>> BEGIN DATASET EXTRACT

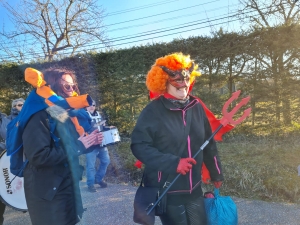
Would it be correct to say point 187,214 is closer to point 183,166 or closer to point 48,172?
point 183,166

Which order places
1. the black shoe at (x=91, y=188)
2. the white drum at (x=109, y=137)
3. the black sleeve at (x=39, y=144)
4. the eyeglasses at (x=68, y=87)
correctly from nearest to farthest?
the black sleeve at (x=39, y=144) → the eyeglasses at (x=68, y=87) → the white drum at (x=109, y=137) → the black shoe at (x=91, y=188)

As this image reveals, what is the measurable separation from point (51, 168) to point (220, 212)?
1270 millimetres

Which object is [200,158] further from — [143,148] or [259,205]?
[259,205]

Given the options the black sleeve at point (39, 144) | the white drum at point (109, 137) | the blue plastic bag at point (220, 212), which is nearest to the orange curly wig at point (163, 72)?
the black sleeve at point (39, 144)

>> END DATASET EXTRACT
>> BEGIN DATASET EXTRACT

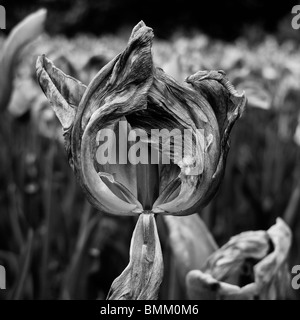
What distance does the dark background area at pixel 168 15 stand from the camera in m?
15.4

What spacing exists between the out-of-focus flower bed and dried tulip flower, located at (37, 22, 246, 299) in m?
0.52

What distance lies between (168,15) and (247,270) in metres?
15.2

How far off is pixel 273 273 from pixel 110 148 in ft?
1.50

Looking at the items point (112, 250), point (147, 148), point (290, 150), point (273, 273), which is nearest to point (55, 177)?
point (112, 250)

>> END DATASET EXTRACT

▶ [TASK OBJECTIVE]
Pull out each line above that contains the word "nearest".

▶ [WRITTEN SOLUTION]
correctly from nearest to farthest?
Given the options the black sleeve at point (39, 144) | the white drum at point (109, 137) | the blue plastic bag at point (220, 212), which is nearest to the orange curly wig at point (163, 72)?
Looking at the items point (112, 250), point (147, 148), point (290, 150), point (273, 273), which is nearest to point (55, 177)?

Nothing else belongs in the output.